[p1esk]

One definition of victimhood could be how much a person has suffered as a result of the crime. I'd say if someone has lost their job because the data leak, or had their identity stolen with actual serious financial consequences, they are a victim.

True, a lot of people are victims of their own stupid decisions. A society should still try reduce the likelihood of the stupid decisions, especially when there are obvious bad actors actively trying to increase such likelihood.

[anigbrowl]

But your approach requires us to wait for something bad to happen to someone else before forming an opinion.

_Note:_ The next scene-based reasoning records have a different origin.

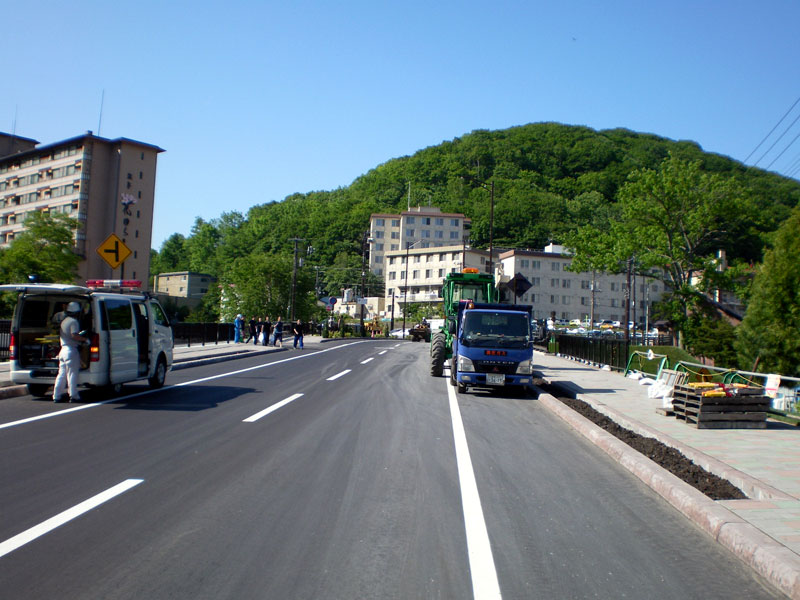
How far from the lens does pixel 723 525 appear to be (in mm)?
5184

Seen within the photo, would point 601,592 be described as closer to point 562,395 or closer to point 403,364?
point 562,395

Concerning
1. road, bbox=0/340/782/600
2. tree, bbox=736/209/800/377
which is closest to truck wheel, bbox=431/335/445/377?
road, bbox=0/340/782/600

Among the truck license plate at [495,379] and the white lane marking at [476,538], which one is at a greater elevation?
the truck license plate at [495,379]

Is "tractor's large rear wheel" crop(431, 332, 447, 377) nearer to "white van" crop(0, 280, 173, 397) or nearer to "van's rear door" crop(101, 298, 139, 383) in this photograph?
"white van" crop(0, 280, 173, 397)

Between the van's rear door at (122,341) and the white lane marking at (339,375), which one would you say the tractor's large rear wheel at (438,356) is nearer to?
the white lane marking at (339,375)

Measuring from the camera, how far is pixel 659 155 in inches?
A: 3895

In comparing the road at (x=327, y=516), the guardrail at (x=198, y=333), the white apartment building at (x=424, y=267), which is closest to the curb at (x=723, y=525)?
the road at (x=327, y=516)

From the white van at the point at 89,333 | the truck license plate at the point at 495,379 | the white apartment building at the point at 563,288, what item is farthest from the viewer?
the white apartment building at the point at 563,288

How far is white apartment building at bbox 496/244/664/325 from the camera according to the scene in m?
95.3

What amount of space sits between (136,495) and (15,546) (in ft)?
4.79

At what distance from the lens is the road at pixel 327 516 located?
13.5 ft

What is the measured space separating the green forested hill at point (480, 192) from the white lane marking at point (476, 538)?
8975cm

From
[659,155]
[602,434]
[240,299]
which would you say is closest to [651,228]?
[602,434]

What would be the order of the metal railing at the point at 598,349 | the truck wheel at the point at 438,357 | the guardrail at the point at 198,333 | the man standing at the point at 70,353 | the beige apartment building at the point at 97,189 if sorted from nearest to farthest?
1. the man standing at the point at 70,353
2. the truck wheel at the point at 438,357
3. the metal railing at the point at 598,349
4. the guardrail at the point at 198,333
5. the beige apartment building at the point at 97,189
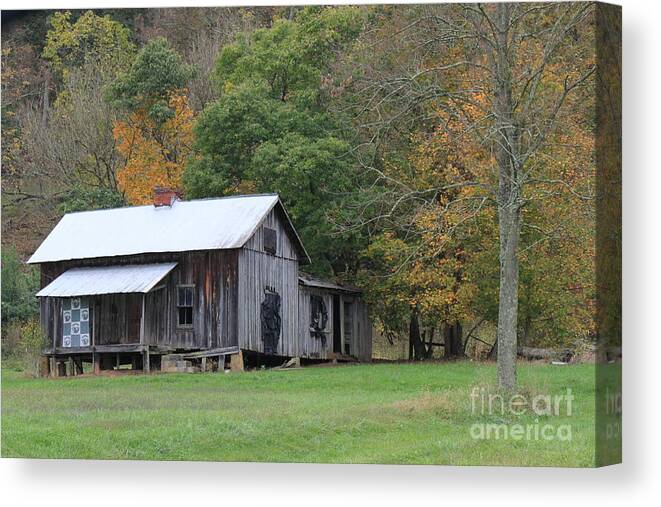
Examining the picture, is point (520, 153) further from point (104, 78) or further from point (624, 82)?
point (104, 78)

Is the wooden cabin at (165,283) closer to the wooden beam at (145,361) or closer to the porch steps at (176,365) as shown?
the wooden beam at (145,361)

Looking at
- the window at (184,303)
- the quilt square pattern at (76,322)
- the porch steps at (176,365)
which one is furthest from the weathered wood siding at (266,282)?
the quilt square pattern at (76,322)

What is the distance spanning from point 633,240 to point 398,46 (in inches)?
249

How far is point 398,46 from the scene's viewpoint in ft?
71.5

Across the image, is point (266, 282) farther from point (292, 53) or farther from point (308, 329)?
point (292, 53)

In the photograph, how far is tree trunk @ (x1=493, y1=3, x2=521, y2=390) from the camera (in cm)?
1931

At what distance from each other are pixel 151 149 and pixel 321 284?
17.8 feet

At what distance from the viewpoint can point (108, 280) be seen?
25.3 m

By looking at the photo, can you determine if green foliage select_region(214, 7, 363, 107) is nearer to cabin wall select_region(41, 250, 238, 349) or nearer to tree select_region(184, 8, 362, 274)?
tree select_region(184, 8, 362, 274)

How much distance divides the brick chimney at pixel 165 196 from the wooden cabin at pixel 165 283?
0.06 ft

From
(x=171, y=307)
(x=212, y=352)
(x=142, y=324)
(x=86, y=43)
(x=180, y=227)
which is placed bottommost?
(x=212, y=352)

Why exactly should people whose privacy has been violated have to be sacrificed further before any value is assigned to their privacy? We can use retroactive data to estimate the downside risk.

[p1esk]

Sure. What does the retroactive data say? If the data is bad then I agree - it should be punished accordingly.

[Zak]

When measuring a large scale crime like that of Cerebral, the number of victims is as important as the magnitude of the impact. There were 3.1 million victims. Stealing a dollar each from 3.1 million people would get the kind of law enforcement response that stealing $3.1M does even though the individual impact of that crime is virtually nil.

[p1esk]

Stealing a dollar each from 3.1 million people would get the kind of law enforcement response that stealing $3.1M does even though the individual impact of that crime is virtually nil

That's an interesting question whether it's fair to treat it this way. I can see valid arguments on both sides.